* [Source excerpt]:
_ _ _ _ _ _ _
For values lower than τ = 0.4, the Accuracy, Recall, and F1 -Score return a lower percentage of correctly classified
samples. Although the Precision (upper right panel, Figure 3) is high for low τ , this is merely a consequence of the
majority of the data being non-repeaters; the Precision (Equation 11) only considers the performance as measured
on positives (i.e., repeaters). Since the majority of the data consists of negatives (i.e., non-repeaters), the method is
more likely to misclassify a negative. We also note that Precision is insensitive to the number of repeaters correctly
classified. For example, we could achieve 100% Precision by having just one repeater correctly classified and zero
misclassified non-repeaters.
Recall (lower left panel of Figure 3) shows the ability of our model to correctly identify repeaters. Ideally we want
to achieve 100% Recall; based on Equation (12), achieving 100% means that every repeater is correctly identified as a
10

repeater. Our model indicates that a high value of τ is needed for such a result. Such a high value of τ would imply
a belief that almost all FRBs in the universe are repeaters.
For values higher than τ = 0.6, the Accuracy and F1 Score decline. Although it is possible to correctly classify all
repeaters with τ = 0.8, using τ = 0.6 still correctly classifies all repeaters in the catalog for some of the test splits.
While τ > 0.6 is possible, we are not comfortable with the implication of having such a large proportion of repeaters,
as we do not have other external evidence that justifies the decrease in Accuracy and Precision from the data.
Based on the overall performance metrics in Figure 3, it appears that our ensemble of classifiers performs best in the
range 0.4 ≤ τ ≤ 0.6. Both James (2023) and Yamasaki et al. (2023) propose that the fraction of repeaters should be
at least 50%, by modeling the dispersion measure (DM) with low repeating population or correcting the source count
evolution, respectively. Combining this lower limit of τ with our range, we are left with a proportion of repeaters
somewhere between 50% and 60%. The analysis proposed in this paper is quite robust to the choice of τ in this range.
For brevity, we present the results from a single value of τ = 0.55 for the remaining analysis. The results corresponding
to τ = 0.5 and 0.6, the lower and upper limits of the range, are very similar.
_ _ _ _ _ _ _
Dataset rows

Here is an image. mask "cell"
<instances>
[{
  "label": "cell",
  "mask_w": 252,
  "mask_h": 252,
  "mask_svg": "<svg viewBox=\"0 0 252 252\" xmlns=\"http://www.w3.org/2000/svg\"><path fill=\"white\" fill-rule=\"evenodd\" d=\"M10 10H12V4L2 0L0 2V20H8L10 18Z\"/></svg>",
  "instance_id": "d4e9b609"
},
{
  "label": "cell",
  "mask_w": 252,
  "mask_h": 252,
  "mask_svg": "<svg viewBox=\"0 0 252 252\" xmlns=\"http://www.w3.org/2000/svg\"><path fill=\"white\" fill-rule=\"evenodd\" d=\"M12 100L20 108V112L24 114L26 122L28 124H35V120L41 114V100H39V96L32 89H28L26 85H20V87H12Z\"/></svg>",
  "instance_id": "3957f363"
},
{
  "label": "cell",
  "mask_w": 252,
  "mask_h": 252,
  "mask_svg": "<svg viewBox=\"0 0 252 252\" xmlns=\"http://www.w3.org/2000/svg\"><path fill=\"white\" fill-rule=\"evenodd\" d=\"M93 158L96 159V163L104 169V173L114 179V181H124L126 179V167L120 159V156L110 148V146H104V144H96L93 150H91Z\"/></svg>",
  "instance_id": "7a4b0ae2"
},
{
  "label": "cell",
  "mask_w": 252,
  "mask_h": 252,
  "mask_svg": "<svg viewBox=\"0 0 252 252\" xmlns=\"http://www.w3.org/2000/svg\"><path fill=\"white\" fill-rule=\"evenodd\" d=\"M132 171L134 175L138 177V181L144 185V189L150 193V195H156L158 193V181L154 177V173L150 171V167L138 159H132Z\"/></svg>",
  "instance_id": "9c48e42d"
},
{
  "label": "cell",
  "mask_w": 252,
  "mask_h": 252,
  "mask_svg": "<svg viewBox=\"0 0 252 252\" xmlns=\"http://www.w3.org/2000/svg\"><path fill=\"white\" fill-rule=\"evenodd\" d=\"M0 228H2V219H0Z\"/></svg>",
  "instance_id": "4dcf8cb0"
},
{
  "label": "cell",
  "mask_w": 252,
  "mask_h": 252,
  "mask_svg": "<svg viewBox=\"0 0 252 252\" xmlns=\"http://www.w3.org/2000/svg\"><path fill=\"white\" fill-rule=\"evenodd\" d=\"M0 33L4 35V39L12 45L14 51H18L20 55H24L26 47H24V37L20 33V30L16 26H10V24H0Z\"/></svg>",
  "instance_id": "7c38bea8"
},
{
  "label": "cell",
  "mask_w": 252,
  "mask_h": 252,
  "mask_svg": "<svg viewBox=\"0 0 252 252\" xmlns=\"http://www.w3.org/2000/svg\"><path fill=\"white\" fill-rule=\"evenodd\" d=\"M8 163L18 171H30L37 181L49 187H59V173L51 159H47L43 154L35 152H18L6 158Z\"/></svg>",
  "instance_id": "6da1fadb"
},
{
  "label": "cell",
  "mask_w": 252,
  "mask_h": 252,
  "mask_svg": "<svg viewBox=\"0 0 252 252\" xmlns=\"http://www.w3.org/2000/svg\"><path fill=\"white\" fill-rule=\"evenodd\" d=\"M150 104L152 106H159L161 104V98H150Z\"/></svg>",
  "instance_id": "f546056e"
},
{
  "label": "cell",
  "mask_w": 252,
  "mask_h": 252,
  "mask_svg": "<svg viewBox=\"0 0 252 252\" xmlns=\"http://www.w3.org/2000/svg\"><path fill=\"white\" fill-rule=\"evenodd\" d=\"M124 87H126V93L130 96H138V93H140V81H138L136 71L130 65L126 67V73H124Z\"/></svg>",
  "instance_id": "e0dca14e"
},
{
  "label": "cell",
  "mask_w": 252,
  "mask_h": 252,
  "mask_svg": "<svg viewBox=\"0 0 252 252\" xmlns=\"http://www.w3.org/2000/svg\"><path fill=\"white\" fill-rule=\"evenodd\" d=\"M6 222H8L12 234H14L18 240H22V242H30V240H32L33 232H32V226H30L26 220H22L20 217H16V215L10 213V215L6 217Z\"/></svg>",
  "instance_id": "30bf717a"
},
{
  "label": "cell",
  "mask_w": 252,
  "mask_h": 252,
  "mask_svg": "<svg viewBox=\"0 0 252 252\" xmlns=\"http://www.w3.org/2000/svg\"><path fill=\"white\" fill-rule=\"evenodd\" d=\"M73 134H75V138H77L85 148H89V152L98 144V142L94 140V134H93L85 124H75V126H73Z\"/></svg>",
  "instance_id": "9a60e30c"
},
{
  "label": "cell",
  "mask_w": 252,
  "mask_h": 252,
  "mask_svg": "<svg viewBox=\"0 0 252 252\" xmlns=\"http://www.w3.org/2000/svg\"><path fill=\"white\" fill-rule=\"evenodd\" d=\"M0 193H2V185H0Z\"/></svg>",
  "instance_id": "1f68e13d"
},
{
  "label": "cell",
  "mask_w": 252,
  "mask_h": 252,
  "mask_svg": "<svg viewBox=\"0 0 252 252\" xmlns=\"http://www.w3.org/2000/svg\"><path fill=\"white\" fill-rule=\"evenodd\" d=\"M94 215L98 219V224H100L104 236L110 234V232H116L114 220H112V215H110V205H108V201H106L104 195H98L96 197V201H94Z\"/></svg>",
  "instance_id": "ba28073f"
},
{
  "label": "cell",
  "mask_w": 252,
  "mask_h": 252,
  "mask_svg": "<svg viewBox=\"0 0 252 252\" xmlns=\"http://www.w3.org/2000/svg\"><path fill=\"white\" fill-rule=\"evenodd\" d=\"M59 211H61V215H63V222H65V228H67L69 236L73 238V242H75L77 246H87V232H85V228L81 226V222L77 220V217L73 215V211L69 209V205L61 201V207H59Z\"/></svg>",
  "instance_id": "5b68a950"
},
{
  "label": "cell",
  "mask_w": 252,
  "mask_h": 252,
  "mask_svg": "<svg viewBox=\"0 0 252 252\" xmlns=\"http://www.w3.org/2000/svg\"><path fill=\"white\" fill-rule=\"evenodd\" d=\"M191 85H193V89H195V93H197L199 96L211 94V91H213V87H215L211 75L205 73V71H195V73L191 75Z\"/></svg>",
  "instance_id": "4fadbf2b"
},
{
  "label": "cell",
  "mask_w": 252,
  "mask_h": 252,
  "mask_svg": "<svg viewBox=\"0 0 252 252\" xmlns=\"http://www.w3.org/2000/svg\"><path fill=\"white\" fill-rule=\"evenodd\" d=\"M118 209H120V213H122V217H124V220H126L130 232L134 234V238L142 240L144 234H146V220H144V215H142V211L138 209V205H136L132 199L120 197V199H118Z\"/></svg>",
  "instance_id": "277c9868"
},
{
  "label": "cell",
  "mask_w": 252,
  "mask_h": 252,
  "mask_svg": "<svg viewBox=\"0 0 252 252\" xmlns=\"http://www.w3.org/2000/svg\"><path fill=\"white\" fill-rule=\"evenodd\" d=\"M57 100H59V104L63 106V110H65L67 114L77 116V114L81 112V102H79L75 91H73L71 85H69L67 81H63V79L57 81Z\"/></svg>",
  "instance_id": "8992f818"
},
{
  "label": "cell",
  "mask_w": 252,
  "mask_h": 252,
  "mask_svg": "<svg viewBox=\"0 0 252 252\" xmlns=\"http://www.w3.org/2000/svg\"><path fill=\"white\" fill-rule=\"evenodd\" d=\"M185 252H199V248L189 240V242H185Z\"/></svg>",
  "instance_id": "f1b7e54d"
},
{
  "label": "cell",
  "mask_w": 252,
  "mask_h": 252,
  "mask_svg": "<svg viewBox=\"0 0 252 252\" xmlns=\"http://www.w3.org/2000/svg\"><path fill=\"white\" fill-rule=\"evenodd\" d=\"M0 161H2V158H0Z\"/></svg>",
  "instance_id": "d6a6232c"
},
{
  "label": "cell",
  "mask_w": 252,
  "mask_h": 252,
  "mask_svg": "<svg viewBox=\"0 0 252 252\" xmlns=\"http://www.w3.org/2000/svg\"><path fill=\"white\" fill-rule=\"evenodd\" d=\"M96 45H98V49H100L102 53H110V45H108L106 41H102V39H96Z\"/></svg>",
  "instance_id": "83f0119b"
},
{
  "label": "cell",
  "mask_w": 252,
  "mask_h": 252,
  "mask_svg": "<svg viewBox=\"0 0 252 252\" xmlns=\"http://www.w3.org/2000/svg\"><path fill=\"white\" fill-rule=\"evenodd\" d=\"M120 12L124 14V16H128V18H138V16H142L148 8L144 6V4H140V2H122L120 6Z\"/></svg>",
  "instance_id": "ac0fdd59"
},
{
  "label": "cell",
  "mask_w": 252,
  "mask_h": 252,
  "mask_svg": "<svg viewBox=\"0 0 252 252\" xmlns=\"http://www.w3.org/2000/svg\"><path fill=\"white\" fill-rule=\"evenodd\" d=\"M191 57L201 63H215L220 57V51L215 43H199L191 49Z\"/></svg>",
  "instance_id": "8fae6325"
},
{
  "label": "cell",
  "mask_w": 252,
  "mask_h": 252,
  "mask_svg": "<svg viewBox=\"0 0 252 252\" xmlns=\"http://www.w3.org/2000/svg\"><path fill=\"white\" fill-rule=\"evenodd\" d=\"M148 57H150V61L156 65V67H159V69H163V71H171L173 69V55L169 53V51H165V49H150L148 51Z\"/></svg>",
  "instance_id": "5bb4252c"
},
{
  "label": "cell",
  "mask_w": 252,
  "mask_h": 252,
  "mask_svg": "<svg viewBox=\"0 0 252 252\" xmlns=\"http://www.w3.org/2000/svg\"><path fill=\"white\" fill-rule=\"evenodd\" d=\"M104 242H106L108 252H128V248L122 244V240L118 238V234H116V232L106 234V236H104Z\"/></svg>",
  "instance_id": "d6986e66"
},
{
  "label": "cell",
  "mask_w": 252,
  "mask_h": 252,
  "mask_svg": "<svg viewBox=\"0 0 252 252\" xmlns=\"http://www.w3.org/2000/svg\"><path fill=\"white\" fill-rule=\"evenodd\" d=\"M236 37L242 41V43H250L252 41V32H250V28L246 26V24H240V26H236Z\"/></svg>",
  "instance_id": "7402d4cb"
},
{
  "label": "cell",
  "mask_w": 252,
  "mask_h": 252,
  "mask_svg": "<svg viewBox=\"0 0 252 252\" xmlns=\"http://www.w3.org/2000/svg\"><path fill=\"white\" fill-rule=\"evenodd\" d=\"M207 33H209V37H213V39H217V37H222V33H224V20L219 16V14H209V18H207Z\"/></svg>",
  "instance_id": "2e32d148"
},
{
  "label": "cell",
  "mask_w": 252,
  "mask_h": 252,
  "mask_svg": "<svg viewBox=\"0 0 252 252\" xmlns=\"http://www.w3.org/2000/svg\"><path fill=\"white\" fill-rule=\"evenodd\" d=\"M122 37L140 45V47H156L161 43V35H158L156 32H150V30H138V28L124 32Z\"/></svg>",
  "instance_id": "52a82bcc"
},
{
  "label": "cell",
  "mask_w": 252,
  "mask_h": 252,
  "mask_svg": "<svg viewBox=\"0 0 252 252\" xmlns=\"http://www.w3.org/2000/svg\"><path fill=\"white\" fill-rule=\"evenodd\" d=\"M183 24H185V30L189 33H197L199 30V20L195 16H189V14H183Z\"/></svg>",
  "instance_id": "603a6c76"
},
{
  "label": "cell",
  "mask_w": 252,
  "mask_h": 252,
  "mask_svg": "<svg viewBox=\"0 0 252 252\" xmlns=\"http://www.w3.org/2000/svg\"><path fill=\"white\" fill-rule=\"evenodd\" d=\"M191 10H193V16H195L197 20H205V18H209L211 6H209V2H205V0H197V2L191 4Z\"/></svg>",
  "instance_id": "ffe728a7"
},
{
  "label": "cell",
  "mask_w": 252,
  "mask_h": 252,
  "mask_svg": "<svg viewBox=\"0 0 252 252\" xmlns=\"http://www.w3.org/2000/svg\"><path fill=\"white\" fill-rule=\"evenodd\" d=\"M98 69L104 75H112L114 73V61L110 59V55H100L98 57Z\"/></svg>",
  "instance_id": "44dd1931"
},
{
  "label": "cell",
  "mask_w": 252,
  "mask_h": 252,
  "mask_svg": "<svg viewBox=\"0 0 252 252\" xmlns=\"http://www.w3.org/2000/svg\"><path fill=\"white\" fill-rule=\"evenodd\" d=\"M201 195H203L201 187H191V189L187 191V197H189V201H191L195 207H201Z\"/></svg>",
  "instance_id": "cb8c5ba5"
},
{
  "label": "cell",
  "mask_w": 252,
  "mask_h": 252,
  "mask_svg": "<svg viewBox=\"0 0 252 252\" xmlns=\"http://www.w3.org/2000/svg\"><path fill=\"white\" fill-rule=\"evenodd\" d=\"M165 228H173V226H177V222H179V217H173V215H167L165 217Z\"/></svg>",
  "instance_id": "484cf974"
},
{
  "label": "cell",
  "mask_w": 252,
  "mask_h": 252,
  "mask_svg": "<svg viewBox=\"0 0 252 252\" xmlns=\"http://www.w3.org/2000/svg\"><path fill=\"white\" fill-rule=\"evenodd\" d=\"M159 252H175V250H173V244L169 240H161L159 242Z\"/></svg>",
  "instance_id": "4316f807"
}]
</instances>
_ _ _ _ _ _ _
* [Written instruction]: Please state the single value of τ the source excerpt uses for its remaining analysis.

* [Exercise answer]: τ = 0.55